In determining what’s making the turbocharger perform badly, check all inlet connection for an air tight fit from the turbocharger to the engine, loose hoses clamps or faulty hoses will let boost escape. During the examination of the turbo look for tell-tale signs of an exhaust leak upstream from the turbine housing back to the engine. Any exhaust leaks will limit the turbo performance since not all exhaust gas is flowing into the turbocharger’s turbine this in turn degrades its ability to compress the combustion air. When looking at the system be sure to check the integrity of the turbocharger’s intercooler, a common fault is to get a crack in a tank or a small pin hole in a tube, trucks are particularly susceptible to this. If the oil seal in the turbo’s compressor fails, it will force lubricant into the charge air cooler, wash the lubricant out since it will not only cause excessive exhaust smoke but will severely limit the thermal conductivity of the unit.
On a turbocharger with a wastegate device you need to confirm that the gate is not stuck open, a stuck open wastegate can starve an engine of power or cause it to slowly build boost. During the examination, check the integrity of the line that connects to the turbo’s diaphragm, which senses boost, if that line is cracked or leaking, this will cause the engine to overboost.

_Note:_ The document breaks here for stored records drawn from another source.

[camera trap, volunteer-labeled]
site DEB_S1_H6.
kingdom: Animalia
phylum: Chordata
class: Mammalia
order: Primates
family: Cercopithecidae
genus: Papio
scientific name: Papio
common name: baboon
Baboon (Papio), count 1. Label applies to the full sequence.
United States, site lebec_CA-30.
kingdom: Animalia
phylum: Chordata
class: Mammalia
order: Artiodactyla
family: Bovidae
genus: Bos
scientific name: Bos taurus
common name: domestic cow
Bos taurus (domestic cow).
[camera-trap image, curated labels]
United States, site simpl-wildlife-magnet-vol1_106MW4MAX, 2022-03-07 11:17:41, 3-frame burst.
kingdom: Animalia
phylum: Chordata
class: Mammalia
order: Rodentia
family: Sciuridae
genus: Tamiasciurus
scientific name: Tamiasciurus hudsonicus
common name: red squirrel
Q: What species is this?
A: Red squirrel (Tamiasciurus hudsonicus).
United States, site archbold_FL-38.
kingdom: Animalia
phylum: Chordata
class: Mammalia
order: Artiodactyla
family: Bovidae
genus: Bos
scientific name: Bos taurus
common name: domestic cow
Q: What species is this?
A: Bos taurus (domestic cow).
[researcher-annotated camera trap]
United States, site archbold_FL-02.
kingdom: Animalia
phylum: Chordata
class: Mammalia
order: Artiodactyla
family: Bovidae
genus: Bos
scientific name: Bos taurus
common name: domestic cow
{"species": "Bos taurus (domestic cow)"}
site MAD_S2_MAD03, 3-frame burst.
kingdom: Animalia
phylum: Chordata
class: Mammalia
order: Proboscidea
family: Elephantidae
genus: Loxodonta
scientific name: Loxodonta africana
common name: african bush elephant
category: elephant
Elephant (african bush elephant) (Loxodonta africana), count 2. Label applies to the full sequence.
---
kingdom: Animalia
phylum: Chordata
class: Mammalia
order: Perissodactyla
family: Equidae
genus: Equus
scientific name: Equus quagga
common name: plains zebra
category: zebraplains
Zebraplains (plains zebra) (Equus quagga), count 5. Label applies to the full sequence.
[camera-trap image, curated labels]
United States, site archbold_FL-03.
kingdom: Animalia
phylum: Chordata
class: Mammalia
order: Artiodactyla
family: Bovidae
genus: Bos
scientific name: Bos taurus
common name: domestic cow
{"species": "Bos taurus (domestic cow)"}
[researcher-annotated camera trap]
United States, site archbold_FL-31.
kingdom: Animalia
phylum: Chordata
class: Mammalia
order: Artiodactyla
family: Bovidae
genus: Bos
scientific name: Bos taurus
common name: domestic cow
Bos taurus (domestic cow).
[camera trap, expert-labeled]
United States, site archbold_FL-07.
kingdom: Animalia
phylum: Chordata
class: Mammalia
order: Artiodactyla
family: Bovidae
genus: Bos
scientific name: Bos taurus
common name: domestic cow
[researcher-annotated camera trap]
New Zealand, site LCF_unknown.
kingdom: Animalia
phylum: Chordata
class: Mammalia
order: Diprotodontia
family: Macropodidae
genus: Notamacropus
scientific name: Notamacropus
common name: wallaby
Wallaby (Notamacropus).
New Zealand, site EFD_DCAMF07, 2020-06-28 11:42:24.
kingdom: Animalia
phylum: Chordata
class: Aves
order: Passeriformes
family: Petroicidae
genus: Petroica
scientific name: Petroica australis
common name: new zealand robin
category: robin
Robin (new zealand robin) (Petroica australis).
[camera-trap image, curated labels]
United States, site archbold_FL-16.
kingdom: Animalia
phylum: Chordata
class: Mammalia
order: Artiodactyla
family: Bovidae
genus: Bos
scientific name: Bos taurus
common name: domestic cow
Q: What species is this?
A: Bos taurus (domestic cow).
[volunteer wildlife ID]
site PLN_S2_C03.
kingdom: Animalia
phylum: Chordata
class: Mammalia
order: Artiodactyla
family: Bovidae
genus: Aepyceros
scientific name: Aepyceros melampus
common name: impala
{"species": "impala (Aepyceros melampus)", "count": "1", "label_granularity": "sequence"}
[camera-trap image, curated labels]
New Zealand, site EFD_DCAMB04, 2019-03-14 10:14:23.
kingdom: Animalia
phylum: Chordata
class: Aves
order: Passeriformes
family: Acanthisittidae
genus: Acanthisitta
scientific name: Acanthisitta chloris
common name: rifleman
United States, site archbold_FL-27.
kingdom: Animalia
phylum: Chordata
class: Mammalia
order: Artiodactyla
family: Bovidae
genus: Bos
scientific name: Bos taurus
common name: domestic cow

If your turbo is a variable vane turbo look for carbon build up in the vanes which could lead to the vanes sticking and as a consequence solenoid overload and failure .
Check Oil Lines
If the turbocharger has had a bearing or seal fail, check the integrity of the oil feed and drain holes to ensure they are not clogged up with sludge. Check the compressor inlet to see if impeller damage is evident. Also check for excessive oil film and smooth movement of the shaft. Keep in mind that if the turbo you are checking has a floating bearing there will be movement evident, however if the movement is sufficient the cause the fins to hit the housing the wear is excessive and the turbo needs repair work.